Tech and payments companies including Visa, Stripe, Mastercard and Coinbase Global on Tuesday announced they're part of a consortium forming a new stablecoin called Open USD. The stocks of Circle Internet Group and Coinbase, which partner on a stablecoin threatened by the venture, are plummeting.

Circle stock as of late Tuesday morning traded down nearly 14% to $65.39, while shares of Coinbase dropped 6% to $142.37.

Stablecoins are a type of cryptocurrency whose value is typically pegged to the U.S. dollar and backed by safe assets such as bank deposits or Treasury bills. For years USDC, which Circle and Coinbase co-founded, has reigned as the largest U.S.-based stablecoin. As of Tuesday there was about $73.6 billion in outstanding USDC.

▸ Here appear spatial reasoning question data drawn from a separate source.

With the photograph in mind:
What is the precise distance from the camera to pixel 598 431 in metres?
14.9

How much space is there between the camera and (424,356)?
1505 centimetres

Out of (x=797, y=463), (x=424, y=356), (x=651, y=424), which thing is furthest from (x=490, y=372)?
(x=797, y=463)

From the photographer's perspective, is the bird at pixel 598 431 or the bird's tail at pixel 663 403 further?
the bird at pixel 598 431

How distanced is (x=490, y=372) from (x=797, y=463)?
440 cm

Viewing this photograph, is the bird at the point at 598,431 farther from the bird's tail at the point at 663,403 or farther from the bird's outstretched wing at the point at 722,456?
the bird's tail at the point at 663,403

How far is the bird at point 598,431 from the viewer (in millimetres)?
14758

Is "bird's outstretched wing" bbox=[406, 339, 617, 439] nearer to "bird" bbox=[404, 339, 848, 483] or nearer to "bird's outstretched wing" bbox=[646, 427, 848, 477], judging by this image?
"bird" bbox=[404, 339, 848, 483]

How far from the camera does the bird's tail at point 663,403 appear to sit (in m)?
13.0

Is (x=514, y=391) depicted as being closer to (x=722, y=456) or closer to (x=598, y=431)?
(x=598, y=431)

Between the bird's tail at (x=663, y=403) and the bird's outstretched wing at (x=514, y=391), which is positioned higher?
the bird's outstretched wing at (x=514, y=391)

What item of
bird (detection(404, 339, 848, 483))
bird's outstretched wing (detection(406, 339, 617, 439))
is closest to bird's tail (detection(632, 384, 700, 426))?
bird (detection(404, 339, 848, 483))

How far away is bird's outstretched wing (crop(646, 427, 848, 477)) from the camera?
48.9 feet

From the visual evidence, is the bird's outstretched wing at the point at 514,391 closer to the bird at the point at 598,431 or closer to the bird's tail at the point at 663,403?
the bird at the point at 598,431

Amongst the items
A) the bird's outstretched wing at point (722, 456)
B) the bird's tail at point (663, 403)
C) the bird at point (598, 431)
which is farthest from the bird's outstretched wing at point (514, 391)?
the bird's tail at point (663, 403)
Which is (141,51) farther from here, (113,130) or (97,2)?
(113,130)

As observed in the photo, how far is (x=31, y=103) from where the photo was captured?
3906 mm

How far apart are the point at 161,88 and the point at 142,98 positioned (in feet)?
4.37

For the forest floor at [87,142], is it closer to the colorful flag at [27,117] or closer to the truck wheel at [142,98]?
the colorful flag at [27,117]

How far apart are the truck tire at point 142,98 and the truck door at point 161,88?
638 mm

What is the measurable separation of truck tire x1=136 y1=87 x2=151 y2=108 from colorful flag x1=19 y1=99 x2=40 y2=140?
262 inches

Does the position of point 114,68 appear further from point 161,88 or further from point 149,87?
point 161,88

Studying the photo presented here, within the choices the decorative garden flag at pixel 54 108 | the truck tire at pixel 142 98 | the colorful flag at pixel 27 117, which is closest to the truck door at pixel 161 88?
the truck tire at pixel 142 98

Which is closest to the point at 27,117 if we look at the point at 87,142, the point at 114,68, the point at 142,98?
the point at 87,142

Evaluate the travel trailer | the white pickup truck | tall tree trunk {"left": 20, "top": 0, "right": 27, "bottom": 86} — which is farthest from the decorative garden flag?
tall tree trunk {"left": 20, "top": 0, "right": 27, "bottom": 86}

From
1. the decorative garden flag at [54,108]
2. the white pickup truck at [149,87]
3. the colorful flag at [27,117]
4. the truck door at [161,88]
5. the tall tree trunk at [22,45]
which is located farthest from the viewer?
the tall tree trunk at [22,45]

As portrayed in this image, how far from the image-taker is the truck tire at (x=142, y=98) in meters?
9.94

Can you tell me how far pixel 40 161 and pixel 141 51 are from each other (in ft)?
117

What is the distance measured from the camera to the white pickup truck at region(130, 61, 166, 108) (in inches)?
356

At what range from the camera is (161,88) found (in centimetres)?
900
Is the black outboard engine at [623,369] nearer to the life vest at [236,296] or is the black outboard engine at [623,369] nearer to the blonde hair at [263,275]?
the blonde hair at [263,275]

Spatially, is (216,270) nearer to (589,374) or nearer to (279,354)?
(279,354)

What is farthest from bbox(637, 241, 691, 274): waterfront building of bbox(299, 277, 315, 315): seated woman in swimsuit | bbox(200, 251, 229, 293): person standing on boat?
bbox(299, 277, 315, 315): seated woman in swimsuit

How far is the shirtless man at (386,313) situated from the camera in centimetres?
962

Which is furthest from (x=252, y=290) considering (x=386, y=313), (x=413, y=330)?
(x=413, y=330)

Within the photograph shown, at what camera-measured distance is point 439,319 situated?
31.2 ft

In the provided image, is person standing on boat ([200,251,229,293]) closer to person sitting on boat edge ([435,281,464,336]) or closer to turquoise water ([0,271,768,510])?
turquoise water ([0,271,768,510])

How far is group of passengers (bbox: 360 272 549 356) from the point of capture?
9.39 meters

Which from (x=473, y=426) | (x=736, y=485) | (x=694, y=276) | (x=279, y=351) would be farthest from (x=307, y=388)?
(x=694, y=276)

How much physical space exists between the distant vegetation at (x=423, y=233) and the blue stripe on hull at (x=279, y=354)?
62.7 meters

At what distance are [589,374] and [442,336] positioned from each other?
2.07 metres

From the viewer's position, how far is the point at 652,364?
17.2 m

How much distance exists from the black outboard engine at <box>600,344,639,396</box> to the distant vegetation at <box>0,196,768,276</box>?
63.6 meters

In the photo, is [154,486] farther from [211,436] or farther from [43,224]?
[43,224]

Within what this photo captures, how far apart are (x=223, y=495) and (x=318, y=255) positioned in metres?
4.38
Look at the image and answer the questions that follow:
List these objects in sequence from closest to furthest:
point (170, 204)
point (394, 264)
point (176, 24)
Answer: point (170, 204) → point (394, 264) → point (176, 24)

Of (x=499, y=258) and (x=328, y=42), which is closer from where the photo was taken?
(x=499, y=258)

The new venture could be a direct threat to that dominance. In the announcement for Open USD, Open Standard — the company launching the token — said that more than 140 businesses were partnering on Open USD and that the token would launch later this year. In addition to payments companies, the partners include asset managers such as BlackRock, tech firms such as Alphabet's Google and IBM, and crypto firms such as Ripple and — perhaps most surprisingly — Coinbase itself.

Open Standard said the new token can be minted and redeemed at no cost and earnings from Open USD's reserves will be split among the coin's adopters after covering operational costs.

Stablecoins have traditionally been used to trade for Bitcoin and other cryptocurrencies. They've also caught on as a low-cost alternative for remittances and as an easy way for consumers in countries with high inflation to protect their spending power. Circle and other crypto firms have bet on the idea that stablecoins will also be used in everyday payments, and lately Circle executives have touted their potential use in payments by artificial intelligence-powered "agents."

If the token catches on, it would be a direct challenge to Circle's USDC. Right now, Circle and Coinbase split the revenue from USDC's reserves. Coinbase's subscription and services segment, which included USDC-tied revenue, made up 44% of the company's overall revenue in the first quarter. Though it is broadening its services, USDC is essentially Circle's core product offering.

"USDC remains the most trusted, widely adopted, institutional-ready stablecoin in the world, and we count thousands of institutions as partners in our ecosystem across nearly every major sector," Circle CEO Jeremy Allaire wrote in an X post on Tuesday, adding that the company welcomes competition in the space.

"Coinbase's view has always been that dollar-denominated stablecoins are a rising tide: more issuers, more use cases, and more distribution means more people using stablecoins. USDC remains a cornerstone of our platform," a Coinbase spokesperson said.